— start of INPUT RECORDS —
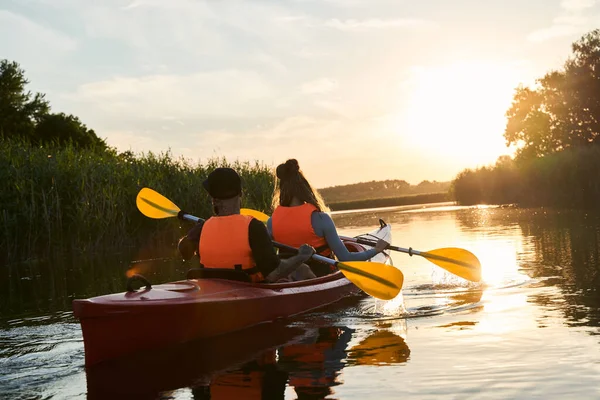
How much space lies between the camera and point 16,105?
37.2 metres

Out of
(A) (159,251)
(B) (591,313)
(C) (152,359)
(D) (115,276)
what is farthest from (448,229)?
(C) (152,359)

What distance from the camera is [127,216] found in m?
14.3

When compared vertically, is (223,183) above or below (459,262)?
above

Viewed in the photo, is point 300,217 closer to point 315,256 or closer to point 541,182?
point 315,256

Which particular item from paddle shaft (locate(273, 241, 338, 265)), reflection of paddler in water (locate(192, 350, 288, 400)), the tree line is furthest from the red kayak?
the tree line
— end of INPUT RECORDS —
— start of INPUT RECORDS —
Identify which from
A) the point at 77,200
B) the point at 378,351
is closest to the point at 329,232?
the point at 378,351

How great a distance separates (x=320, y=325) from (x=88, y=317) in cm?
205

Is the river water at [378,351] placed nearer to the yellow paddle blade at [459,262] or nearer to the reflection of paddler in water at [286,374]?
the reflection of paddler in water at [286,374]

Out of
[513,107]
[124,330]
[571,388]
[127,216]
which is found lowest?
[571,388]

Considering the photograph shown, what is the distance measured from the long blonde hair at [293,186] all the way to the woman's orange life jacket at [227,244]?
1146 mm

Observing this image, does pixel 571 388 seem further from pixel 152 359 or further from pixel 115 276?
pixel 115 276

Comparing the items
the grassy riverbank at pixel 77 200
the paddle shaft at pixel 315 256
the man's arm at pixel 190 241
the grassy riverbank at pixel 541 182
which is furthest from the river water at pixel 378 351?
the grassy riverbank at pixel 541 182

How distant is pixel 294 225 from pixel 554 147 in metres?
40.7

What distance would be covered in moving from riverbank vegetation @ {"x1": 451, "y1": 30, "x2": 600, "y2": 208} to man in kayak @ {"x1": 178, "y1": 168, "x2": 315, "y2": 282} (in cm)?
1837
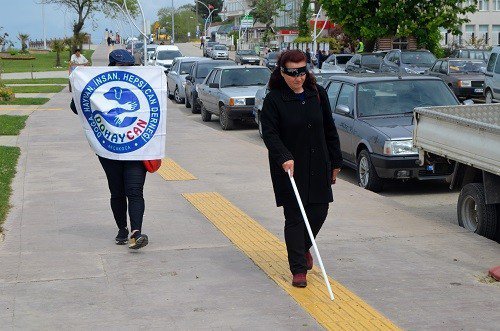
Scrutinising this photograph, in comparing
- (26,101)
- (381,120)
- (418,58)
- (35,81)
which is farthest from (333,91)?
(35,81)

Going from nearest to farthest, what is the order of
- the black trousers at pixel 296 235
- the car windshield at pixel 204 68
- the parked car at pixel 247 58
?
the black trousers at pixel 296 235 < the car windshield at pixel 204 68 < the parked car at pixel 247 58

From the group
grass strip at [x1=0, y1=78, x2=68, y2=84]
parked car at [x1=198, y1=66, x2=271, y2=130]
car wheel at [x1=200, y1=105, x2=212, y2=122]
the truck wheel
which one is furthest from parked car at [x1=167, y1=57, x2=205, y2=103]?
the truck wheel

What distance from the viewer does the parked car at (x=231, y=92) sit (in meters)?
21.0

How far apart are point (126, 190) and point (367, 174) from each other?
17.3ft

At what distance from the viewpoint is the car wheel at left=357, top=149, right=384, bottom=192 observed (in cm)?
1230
— end of INPUT RECORDS —
— start of INPUT RECORDS —
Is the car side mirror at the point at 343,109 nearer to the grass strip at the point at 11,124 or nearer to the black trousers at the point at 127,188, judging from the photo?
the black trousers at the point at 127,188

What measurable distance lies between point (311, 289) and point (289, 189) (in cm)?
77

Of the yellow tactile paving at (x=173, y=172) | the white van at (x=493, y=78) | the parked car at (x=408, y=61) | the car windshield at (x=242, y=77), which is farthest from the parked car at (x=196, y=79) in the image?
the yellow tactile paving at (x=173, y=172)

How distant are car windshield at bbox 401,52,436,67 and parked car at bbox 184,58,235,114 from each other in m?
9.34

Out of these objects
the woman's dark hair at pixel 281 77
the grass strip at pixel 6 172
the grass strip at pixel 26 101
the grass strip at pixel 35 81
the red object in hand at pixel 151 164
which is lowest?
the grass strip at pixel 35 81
— end of INPUT RECORDS —
Pick out each line in the records above that contains the string "yellow". Uppercase and lowercase letters count as different.

Is the river water at [378,351] placed nearer to the yellow paddle blade at [459,262] or nearer to the reflection of paddler in water at [286,374]?
Of the yellow tactile paving at (x=173, y=172) | the white van at (x=493, y=78) | the parked car at (x=408, y=61) | the car windshield at (x=242, y=77), which is farthest from the parked car at (x=196, y=79) in the image?
the yellow tactile paving at (x=173, y=172)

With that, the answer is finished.